结果他刚来到实验室,看见刚进来的那个新人颤颤巍巍地站到自己面前,就知道出事了。
什么叫做,巫雩珺突然离开了第三枢,然后尼德霍格也死了?
邹瑞藏昨天才向Boss汇报了情况,说是欣欣向荣前途光明也不过分,结果今天就告诉他出问题了?
怪不得要叫个新人来汇报,邹瑞藏杀人的心都有了!!!
“来个人说话!不说话就全部给我滚出望渊!”
这下大家的脸色更苍白了,知道了这么多的秘密,被赶出望渊那还能活吗?
没有人想要见到司环鱼和她的那些可怕部下。
所以邹瑞藏终于能了解情况了。
“所以巫雩珺到底去了哪里!”
“回邹部长的话,显示巫雩珺在白昼的咏颂。”
巫雩珺仅凭自己是绝对得不到前往第一枢的枢梦牌的,所以一定是有人主动地将他带走了。
可第三枢本就是绝对危险之地,正常梦使者和原住民除非意外是绝对不会进去的,毕竟碰到尼德霍格就会死。

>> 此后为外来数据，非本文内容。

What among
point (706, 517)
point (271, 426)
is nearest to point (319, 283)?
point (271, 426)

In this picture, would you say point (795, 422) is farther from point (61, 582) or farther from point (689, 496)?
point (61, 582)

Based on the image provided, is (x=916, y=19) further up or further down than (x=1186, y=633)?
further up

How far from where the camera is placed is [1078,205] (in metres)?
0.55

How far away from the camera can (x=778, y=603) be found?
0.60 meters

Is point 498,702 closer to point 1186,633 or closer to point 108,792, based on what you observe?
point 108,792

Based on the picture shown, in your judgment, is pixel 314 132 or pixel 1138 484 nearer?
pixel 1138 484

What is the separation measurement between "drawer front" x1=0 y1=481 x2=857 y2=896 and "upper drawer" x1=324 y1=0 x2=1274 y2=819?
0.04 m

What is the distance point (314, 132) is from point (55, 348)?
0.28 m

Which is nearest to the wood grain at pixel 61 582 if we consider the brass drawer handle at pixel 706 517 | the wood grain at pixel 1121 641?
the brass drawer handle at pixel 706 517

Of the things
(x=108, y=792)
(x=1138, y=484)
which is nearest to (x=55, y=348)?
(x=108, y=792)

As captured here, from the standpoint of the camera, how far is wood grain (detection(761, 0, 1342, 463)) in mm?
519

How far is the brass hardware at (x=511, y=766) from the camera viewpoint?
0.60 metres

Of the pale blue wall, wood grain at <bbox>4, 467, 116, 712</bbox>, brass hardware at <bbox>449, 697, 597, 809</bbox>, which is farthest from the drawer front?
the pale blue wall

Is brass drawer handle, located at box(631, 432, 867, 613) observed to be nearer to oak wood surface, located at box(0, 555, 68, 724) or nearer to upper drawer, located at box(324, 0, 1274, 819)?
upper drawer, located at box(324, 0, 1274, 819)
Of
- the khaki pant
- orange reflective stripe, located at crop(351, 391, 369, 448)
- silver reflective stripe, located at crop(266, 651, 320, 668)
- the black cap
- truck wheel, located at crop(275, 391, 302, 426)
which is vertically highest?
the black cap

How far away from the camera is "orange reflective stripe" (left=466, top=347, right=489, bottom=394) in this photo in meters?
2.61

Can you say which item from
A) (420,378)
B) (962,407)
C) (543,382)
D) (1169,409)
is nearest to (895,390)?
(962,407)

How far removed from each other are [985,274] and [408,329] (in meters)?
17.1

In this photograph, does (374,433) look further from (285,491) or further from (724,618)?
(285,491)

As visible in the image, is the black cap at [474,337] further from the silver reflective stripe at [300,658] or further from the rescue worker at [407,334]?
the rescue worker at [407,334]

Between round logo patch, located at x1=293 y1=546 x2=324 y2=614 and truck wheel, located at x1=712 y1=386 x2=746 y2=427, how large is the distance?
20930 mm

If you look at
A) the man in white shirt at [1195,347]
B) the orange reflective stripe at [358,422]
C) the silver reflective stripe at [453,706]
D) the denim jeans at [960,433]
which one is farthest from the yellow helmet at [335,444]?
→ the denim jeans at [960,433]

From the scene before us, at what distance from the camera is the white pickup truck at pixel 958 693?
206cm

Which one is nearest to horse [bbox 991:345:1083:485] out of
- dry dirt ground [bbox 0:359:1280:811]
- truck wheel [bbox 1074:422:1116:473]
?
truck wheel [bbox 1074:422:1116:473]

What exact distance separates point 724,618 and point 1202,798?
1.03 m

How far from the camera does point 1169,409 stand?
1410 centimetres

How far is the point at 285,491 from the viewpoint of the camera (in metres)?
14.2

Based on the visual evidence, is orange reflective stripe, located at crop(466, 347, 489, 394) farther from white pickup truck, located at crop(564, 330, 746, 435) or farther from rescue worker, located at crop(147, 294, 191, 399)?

就连有着‘死亡抗性’的巫雩珺在第三枢也死过成千上万次了,足以见得暗渊的可怕。
该死的,到底是谁把巫雩珺带走的?!
不...他的思路是正确的。
是啊,没有人知道巫雩珺在第三枢,除非...
除非是暗渊的内部人员。
邹瑞藏的眼神瞬间变得锐利了起来,他现在能看见的所有人都是嫌疑人。
毕竟和他从事的是同一个项目,也没有人比他们还了解巫雩珺的重要性和存在的必要性了。
该死的,司环鱼干什么吃的!竟然还能让该死的虫子混进来!
十多年的布局,可不能就这样功亏一篑。
没有了尼德霍格,还有其他的守护者。
他一定不会失败!
不能失败!
被惦记着的巫雩珺‘一如既往’地和虞年谣前往了第四枢,在伊芙琳的照顾下享受人世间的美食。
因为倾竹析的事情,虞年谣这几天的心情一直都很低沉。
“怎么了,亲爱的?你看起来很烦恼~”
伊芙琳亲昵地揉了揉少年的脑袋,比起‘恋人’,更像是‘长辈’。
“伊芙琳...”
虞年谣没办法让自己恢复精神,以前无论遇到任何事情,再怎么困难绝望也不会是绝境,总会有解决的办法。
但倾竹析不一样。
他的决绝,是虞年谣从未见过的,也因此他找不出任何办法解决。
其实只要听从倾竹析的就好了,放弃比坚持往往要更加简单。
只是虞年谣做不到,他真的做不到。
“嗯哼~我听着呢,有什么都可以和我倾诉哦~”
伊芙琳很难不去偏爱自己喜欢的小孩儿,虞年谣一定是他见过的所有孩子里最乖巧懂事又聪明的那一个。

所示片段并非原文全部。